How to fill 3D array in numpy with functional values at the same speed as Java?

Question

I tried to model voxels of 3D cylinder with the following code:

import math
import numpy as np

R0 = 500
hz = 1

x = np.arange(-1000, 1000, 1)
y = np.arange(-1000, 1000, 1)
z = np.arange(-10, 10, 1)

xx, yy, zz = np.meshgrid(x, y, z)


def density_f(x, y, z):
    r_xy = math.sqrt(x ** 2 + y ** 2)
    if r_xy <= R0 and -hz <= z <= hz:
        return 1
    else:
        return 0


density = np.vectorize(density_f)(xx, yy, zz)

and it took many minutes to compute.

Equivalent suboptimal Java code runs 10-15 seconds.

How to make Python compute voxels at the same speed? Where to optimize?

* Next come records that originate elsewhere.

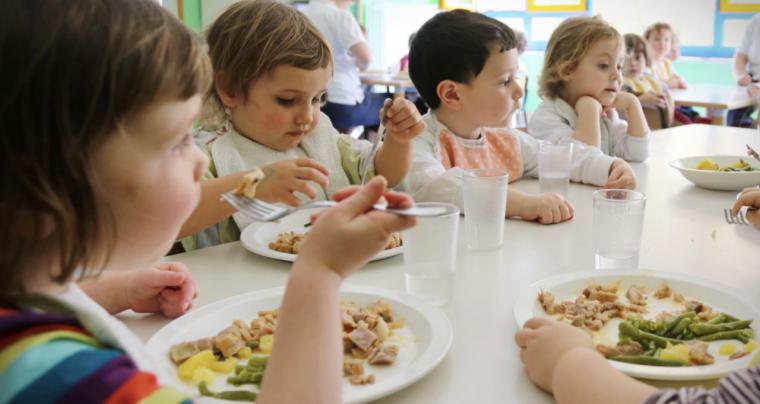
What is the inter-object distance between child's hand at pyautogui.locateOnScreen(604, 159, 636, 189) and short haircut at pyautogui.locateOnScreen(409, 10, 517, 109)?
1.52ft

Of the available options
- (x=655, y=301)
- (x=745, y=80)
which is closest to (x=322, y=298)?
(x=655, y=301)

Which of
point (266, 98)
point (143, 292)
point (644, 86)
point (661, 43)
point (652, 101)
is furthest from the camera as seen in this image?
point (661, 43)

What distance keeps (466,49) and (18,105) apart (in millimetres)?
1572

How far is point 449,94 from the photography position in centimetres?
197

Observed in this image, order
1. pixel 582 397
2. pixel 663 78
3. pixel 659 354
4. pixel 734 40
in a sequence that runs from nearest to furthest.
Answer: pixel 582 397, pixel 659 354, pixel 663 78, pixel 734 40

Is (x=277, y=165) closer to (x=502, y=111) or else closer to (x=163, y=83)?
(x=163, y=83)

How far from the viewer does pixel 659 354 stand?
2.70 feet

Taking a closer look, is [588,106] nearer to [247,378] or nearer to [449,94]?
[449,94]

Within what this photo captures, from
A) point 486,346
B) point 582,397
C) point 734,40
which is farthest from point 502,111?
point 734,40

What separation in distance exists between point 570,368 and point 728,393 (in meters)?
0.15

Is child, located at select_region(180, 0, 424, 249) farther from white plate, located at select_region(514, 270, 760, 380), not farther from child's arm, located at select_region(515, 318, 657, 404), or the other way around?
child's arm, located at select_region(515, 318, 657, 404)

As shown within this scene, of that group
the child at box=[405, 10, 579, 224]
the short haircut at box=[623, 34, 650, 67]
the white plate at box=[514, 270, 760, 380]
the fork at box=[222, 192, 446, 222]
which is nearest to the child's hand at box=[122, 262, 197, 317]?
the fork at box=[222, 192, 446, 222]

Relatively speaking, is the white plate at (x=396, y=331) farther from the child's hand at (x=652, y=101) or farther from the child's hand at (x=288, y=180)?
the child's hand at (x=652, y=101)

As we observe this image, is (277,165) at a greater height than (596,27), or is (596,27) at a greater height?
(596,27)
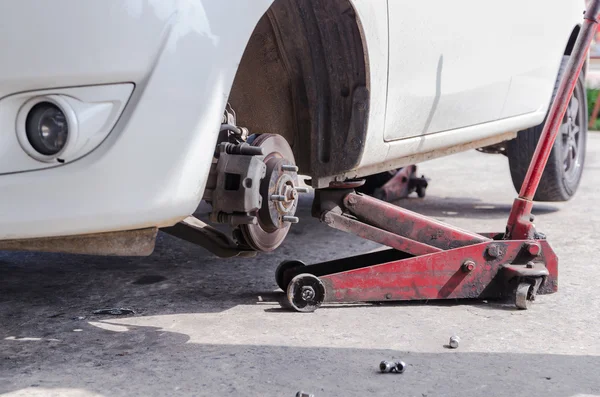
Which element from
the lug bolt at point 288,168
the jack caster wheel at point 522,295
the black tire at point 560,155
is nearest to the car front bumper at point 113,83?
the lug bolt at point 288,168

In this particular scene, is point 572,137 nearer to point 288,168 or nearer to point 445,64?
point 445,64

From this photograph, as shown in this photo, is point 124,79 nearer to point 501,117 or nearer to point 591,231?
point 501,117

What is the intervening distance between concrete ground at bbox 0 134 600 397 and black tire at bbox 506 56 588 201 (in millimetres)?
1073

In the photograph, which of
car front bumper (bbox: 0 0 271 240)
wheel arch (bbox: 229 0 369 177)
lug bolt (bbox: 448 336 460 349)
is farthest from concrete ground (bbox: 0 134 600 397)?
wheel arch (bbox: 229 0 369 177)

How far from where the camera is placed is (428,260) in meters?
3.06

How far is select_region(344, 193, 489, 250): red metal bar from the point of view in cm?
322

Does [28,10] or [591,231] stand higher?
[28,10]

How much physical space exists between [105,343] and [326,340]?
67 centimetres

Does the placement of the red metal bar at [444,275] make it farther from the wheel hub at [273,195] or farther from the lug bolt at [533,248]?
the wheel hub at [273,195]

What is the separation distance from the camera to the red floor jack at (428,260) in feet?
9.95

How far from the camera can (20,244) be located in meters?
2.27

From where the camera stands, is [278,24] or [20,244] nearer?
[20,244]

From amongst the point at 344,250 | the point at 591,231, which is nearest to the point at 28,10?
the point at 344,250

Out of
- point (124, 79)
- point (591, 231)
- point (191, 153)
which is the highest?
point (124, 79)
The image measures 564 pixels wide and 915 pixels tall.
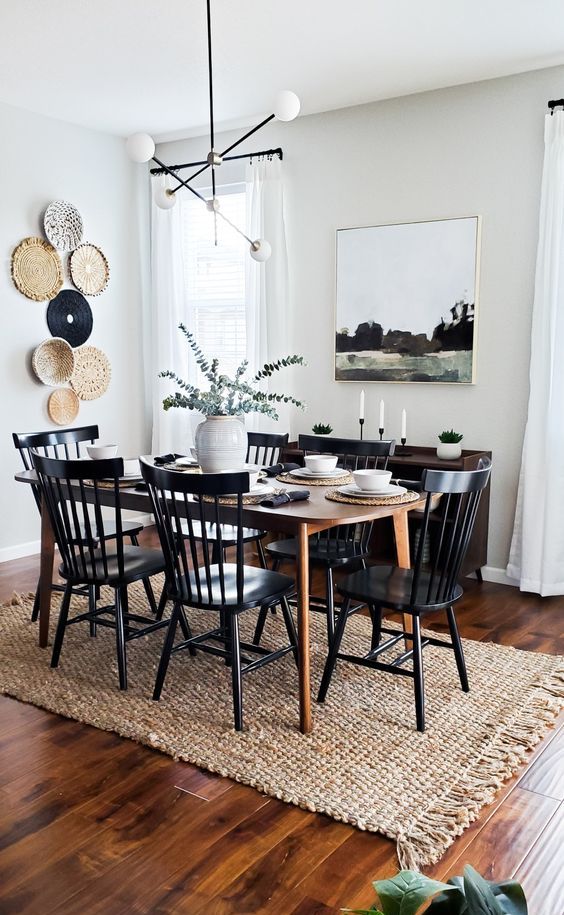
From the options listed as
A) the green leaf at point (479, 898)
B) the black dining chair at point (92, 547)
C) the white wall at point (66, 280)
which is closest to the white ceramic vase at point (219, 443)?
the black dining chair at point (92, 547)

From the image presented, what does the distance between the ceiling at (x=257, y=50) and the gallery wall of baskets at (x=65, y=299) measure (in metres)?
0.79

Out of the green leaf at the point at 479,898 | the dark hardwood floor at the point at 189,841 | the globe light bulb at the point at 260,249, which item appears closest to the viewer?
the green leaf at the point at 479,898

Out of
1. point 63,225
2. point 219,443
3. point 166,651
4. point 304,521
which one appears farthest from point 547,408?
point 63,225

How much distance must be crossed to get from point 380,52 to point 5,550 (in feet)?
12.0

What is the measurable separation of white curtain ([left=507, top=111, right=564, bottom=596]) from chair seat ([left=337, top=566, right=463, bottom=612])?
1472mm

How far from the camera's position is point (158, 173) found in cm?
588

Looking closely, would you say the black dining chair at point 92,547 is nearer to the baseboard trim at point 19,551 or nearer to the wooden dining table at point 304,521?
the wooden dining table at point 304,521

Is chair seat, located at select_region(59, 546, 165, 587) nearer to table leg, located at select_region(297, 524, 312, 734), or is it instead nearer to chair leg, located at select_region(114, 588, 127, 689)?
chair leg, located at select_region(114, 588, 127, 689)

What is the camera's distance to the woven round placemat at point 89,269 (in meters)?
5.43

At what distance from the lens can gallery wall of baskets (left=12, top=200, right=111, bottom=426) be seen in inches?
203

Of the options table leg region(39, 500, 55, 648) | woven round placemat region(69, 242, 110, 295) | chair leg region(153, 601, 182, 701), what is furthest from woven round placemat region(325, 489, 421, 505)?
woven round placemat region(69, 242, 110, 295)

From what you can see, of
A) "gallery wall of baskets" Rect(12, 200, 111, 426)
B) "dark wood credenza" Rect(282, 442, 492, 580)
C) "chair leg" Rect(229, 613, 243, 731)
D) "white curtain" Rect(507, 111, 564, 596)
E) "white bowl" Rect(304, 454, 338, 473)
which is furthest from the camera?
"gallery wall of baskets" Rect(12, 200, 111, 426)

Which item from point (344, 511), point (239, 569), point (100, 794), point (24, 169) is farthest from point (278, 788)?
point (24, 169)

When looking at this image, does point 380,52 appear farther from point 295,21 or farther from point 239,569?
point 239,569
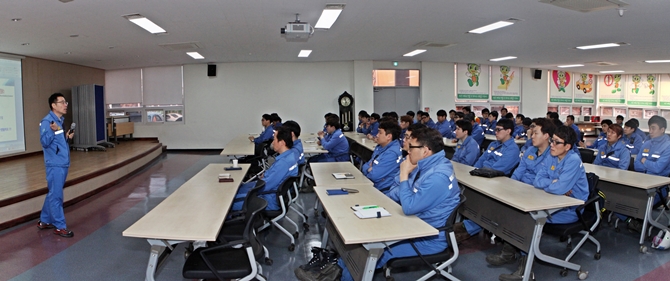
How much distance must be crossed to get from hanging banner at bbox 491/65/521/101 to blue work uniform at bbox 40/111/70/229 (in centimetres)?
1402

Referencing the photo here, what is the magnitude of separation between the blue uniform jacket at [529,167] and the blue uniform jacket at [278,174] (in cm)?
243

Your bio lists MATLAB. Originally that was a wrapper for Fortran matrix code. To get good speed you had to think in terms of whole arrays. New MATLAB has a jit compiler that lets you 'cheat' and write iterative code. `numpy` is more like the older MATLAB. To get around that you have use added packages like `cython` and `numba` that create custom compiled code. I assume you know enough computer science to know the difference between C, Java, and Python. — hpaulj, Oct 27 '18 at 00:30
The question of how do a fast vectorization comes up often. Here's a simpler recent example: https://stackoverflow.com/questions/53016316/how-to-efficiently-operate-a-large-numpy-array — hpaulj, Oct 27 '18 at 04:23
Slightly unrelated to your question, but compare square of xy distance with precomputed square of radius - you can save sqrt in each iteration, which should make a big difference. — Artur Biesiadowski, Oct 29 '18 at 12:00

Willem Van Onsem · Answer 1 · 2018-10-26T22:19:32.457

2

Please do not use .vectorize(..), it is not efficient since it will still do the processing at the Python level. .vectorize() should only be used as a last resort if for example the function can not be calculated in "bulk" because its "structure" is too complex.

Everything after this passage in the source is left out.